» ENREGISTREMENTS D'ENTRÉE:
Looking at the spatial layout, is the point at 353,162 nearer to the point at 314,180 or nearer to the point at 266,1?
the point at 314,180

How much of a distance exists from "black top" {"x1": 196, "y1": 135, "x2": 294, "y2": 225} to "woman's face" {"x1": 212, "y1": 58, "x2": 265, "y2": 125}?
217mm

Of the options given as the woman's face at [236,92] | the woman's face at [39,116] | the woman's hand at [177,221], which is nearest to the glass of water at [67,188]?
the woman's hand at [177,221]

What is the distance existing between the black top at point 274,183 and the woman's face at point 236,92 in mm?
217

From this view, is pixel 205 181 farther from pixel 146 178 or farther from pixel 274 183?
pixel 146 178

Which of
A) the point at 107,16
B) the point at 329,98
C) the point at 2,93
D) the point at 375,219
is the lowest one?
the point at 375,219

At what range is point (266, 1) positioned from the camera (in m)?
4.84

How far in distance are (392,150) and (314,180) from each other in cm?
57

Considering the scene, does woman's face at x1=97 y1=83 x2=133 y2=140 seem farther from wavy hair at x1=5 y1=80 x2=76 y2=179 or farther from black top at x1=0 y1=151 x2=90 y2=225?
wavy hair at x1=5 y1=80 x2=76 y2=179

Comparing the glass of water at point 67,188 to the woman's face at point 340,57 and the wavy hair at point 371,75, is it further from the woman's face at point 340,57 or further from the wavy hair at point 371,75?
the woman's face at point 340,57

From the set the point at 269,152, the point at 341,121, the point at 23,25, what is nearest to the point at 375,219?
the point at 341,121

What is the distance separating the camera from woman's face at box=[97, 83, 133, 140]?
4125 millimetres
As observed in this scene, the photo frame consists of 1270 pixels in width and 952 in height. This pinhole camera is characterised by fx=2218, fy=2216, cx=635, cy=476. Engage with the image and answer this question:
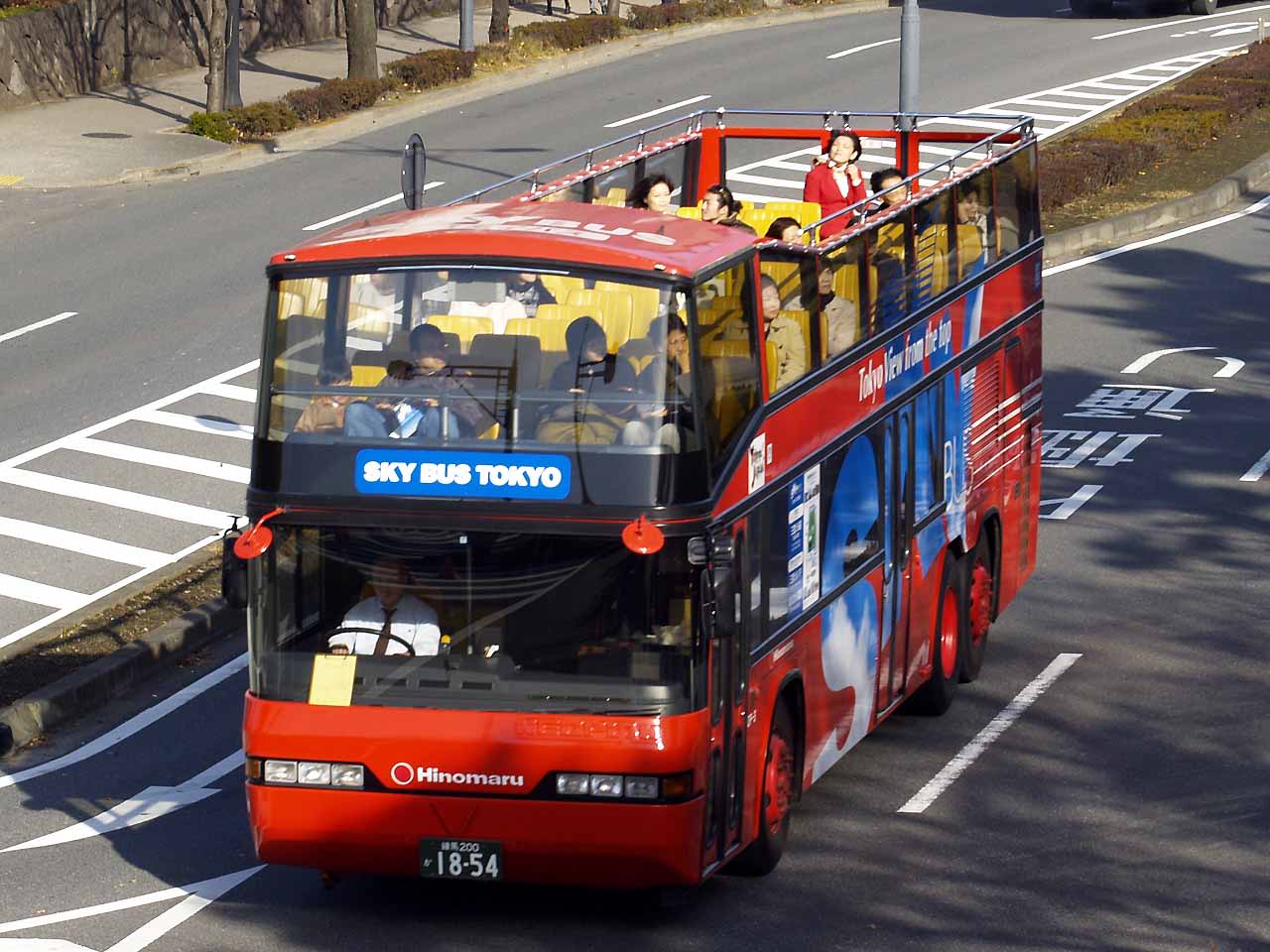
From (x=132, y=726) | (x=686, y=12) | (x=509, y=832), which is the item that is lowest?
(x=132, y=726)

» CONSIGNE: Recopiez à l'identique le passage des enregistrements qui va de la ligne contenant « Comparing the glass » jusqu'à la fin des enregistrements, ces deux bornes comprises. Omettez les images dans votre réponse.

» RÉPONSE ATTENDUE:
Comparing the glass of water at point 67,188 to the woman's face at point 340,57 and the wavy hair at point 371,75, is it further from the woman's face at point 340,57 or further from the wavy hair at point 371,75?
the woman's face at point 340,57

From the set the point at 269,152, the point at 341,121, the point at 23,25, what is nearest to the point at 375,219?
the point at 341,121

What is the distance separating the camera from woman's face at box=[97, 83, 133, 140]?
4125 millimetres
As observed in this scene, the photo frame consists of 1270 pixels in width and 952 in height. This pinhole camera is characterised by fx=2218, fy=2216, cx=635, cy=476. Engage with the image and answer this question:
From (x=132, y=726) | (x=686, y=12) | (x=509, y=832), which is the item that is lowest?
(x=132, y=726)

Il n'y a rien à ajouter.